Speaker 0 00:21:37 In fact, if you think about, so as I, as I said to them, I said, evolution is not a, we're not talking creationism here. Evolution is not a problem in a non materialistic philosophical view of evolution. There is evolution, but the individual is responsible for their evolution. To some extent their circumstances. Also their environment is important, but the individual evolves themselves. They choose their evolution. And how, how do you get to be human by cultivating altruism, being more aware of the feelings of other beings? How do you get to be a mammal? Even it's not obvious thing, much more convenient, drops some eggs in the sand, put some sand over the top with your pole and take over and go for swim. Carry that being around in your belly for nine months. That's again, not really comfy thing. It's not that comfy guys wouldn't wanna do it.
Speaker 0 00:22:33 <laugh> wouldn't they would not. But, but, and then you are being, that's carried in the body of another member of your species, and then you're elderly, helpless, independent on that member and associated fouls and husbands and fathers and whatever your uncles and things you're, you're helpless for, for decades. Actually, mm-hmm <affirmative> by purity. You think you're not helpless, but we know that you are until you're in, you know, graduate from something, you know, anyway. So, so the Buddhist view of evolution is actually more biologically intimate for the individual by far than the Darwinian one, because the, in the, in the materialist one, you don't have any say about it and you don't reap the effects of any good thing you did in your life because you don't exist after you die. You just, your genes go on. If you're lucky, but that's relevant to you because you never really exist exist.

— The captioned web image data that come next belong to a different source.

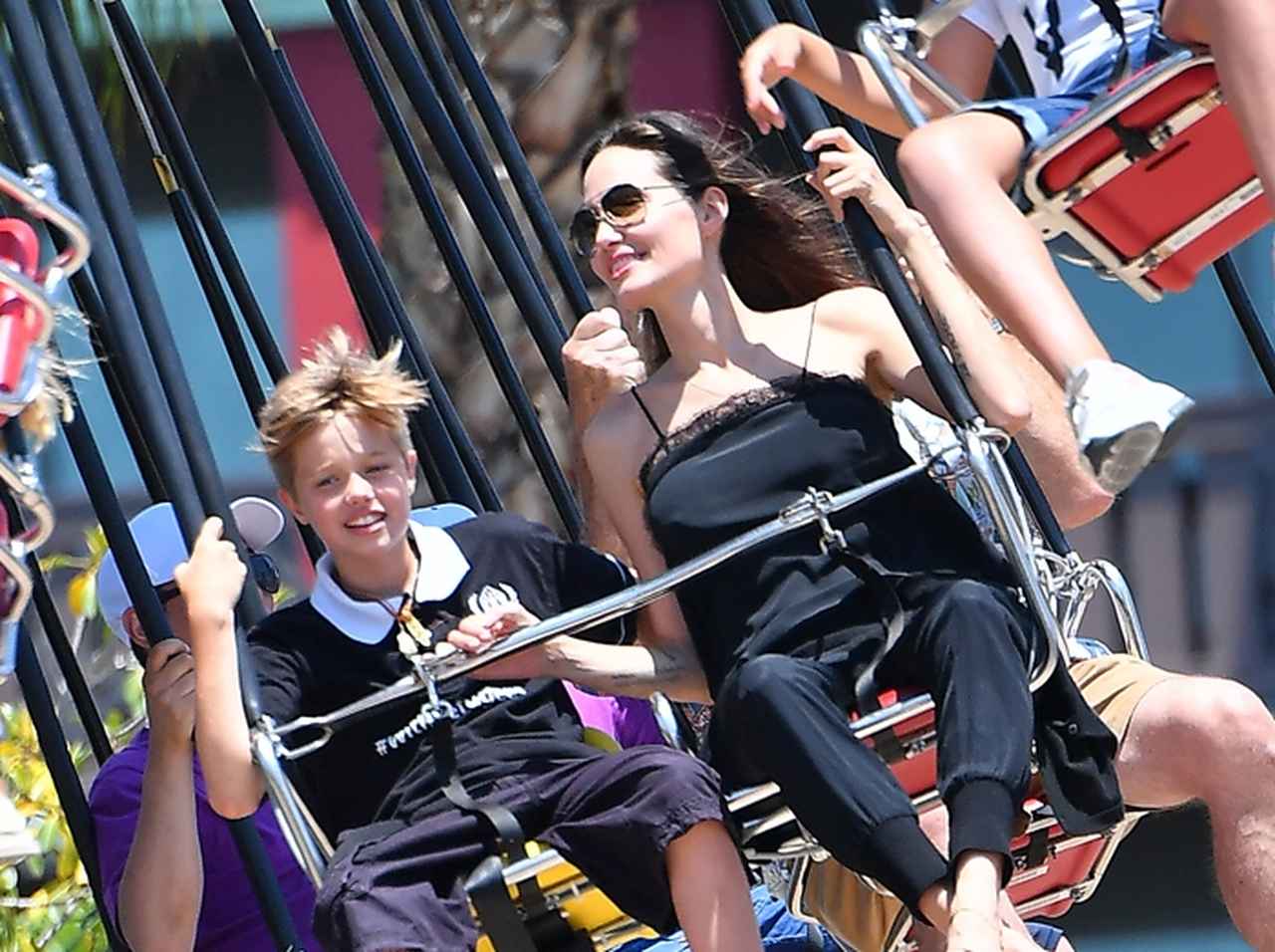 アンジェリーナ・ジョリー、子供たちとディズニーランドで大はしゃぎ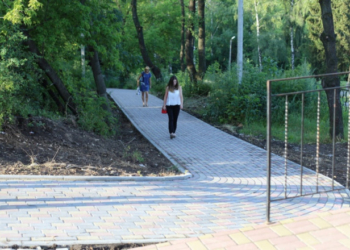 На вулиці Микулинецькій у Тернополі облаштували нову пішохідну доріжку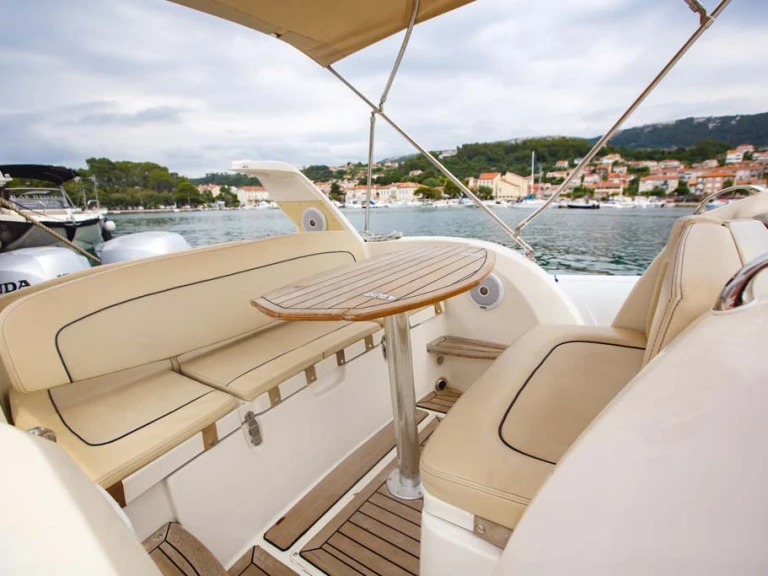 Hire RIB Marlin Boat with a boat licence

Speaker 0 00:23:31 Right? So therefore, you know, nevermind, I won't go on with that, but we, we can come to that and debate, cuz I know that some of you will probably be a little bit upset by the idea of having to worry, not only about your pension, your retirement and your funeral plot, but your next life, that's gonna be upsetting when we're not used to that. And, and, uh, it is upsetting people worry about it. My, my 92 year, my grandfather was like 92 already. When I started studying bud informally. And we started debating that topic when I would come visit home from the monastery where I was. And then by around 95 or six, he actually caved his lifelong materialism and he realized he might have to hedge his beds and worry about it. And he became a changed person for the last three or four years. He died in his late, almost 98. He was trying to make a hundred. He was bent on getting a hundred, but he made 98. And he was very changed from about 95, since 96 like that. Oh wow. Because he realized that if he was really grumpy the whole time, then this Grum might lead into a more grumpy future life, which he didn't really, he didn't really think that'd be nice because other people might be grumpy back or other beings here. Okay. Well let's meditate a little bit. That is a good question.